Document excerpt
◇ ◇ ◇ ◇ ◇ ◇ ◇

2016 News

April 15, 2016


2016 Satsuki Sho (Japanese 2000 Guineas) (G1) - comments from runners' connection

Note: All entrants are 3-year-old colts

Admire Daio

Yasuo Tomomichi, trainer
“In the Wakaba Stakes, he was overtaken in the stretch, but he came back and got ahead again. He has ample stamina and good tenacity. He’s doing well now. He had to redo his gate test and he has that test this week. So, on April 6 we had (jockey Yuichi) Fukunaga ride him for fast work with another horse over the woodchip course. And he said, ‘He’s a lot lighter on his feet than I had imagined him to be.’ So, he got a good impression from him. As for the gate, he’s been quiet in practice and there are no special problems. Just to be sure, gate practice with the jockey was scheduled for April 8. This horse has stamina and stick-to-itiveness. He also has sufficient power and I think a track with a bit of cushion to it will be a plus. He’s a different type than Makahiki and I think if it comes down to a test of stamina, he’ll have a chance”

Admire Morale

Hiroyuki Uehara, trainer
“For the Spring Stakes (Grade 2) last out, it had been a while since his last race, but he wasn’t on his toes. And I think he was out of breath at the end. That race has sharpened him up and he’s more lightfooted now. He has always been a horse to improve with a race under his belt. I think his wind will be better this time. From his debut, he had outside draws or slow starts, but he’s gotten better at the gates now and he’s able to keep focused on the racing. I think this is his natural style. In Sunday’s lineup there are a lot of horses that like to stalk the pace, so I think he’ll be in a position with the pressure off and will be able to run his kind of race.”

Daily Hai Nisai Stakes (G2)

◇ ◇ ◇ ◇ ◇ ◇ ◇

Actions to take
a: In the Satsuki Sho trainer comments, condense the paragraph beginning "For the Spring Stakes (Grade 2) last out" into a short bulleted list that keeps its main facts.
b: According to the Satsuki Sho trainer comments, on what date did Fukunaga ride Admire Daio for fast work over the woodchip course?

Stored rows

◇ ◇ ◇ ◇ ◇ ◇ ◇

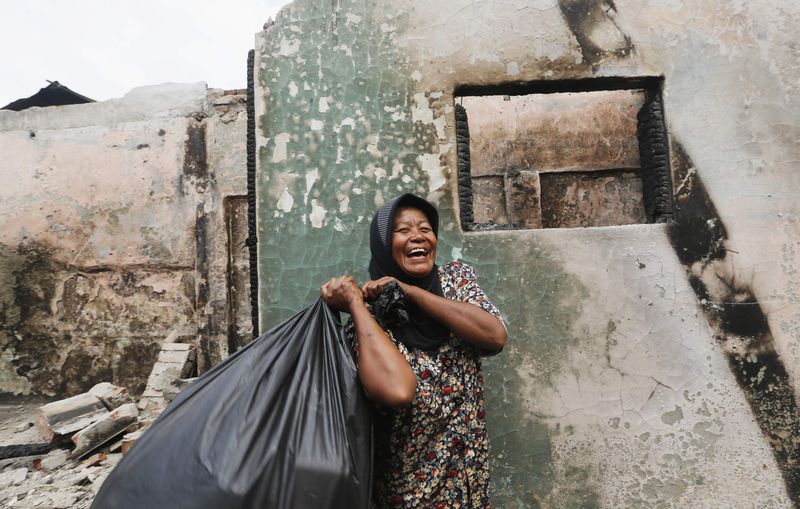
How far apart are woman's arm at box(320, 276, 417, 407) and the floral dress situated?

◇ ◇ ◇ ◇ ◇ ◇ ◇

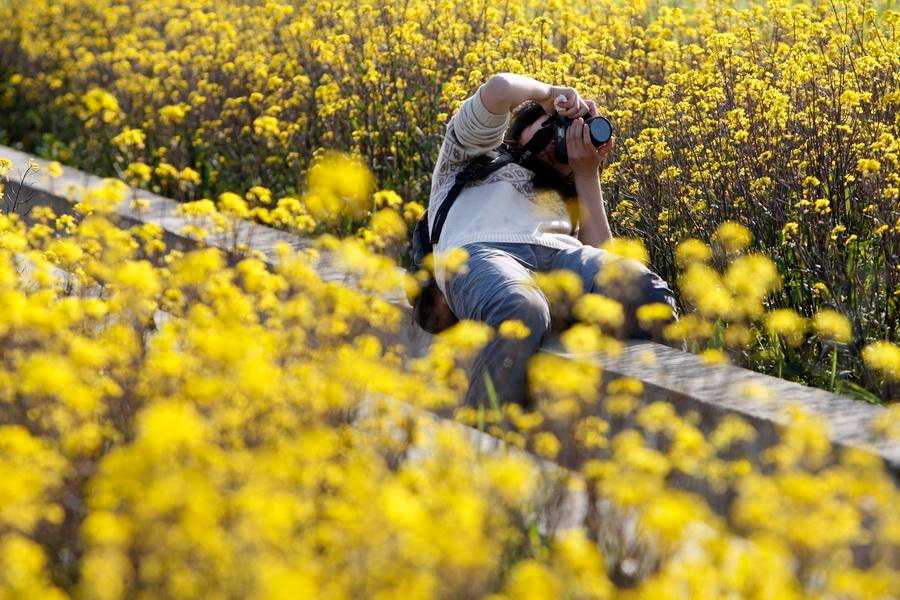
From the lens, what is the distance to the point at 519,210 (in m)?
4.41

◇ ◇ ◇ ◇ ◇ ◇ ◇

Answers provided
a:
- In the Spring Stakes (Grade 2), his first race in a while, he wasn't on his toes and seemed out of breath at the end.
- That race sharpened him, and he is now more lightfooted. He has always improved with a race behind him, so his wind should be better.
- He used to have outside draws or slow starts. He is now better at the gates and stays focused on racing.
- Many horses in Sunday's lineup like to stalk the pace, so he should get a position with the pressure off and run his kind of race.

b: April 6.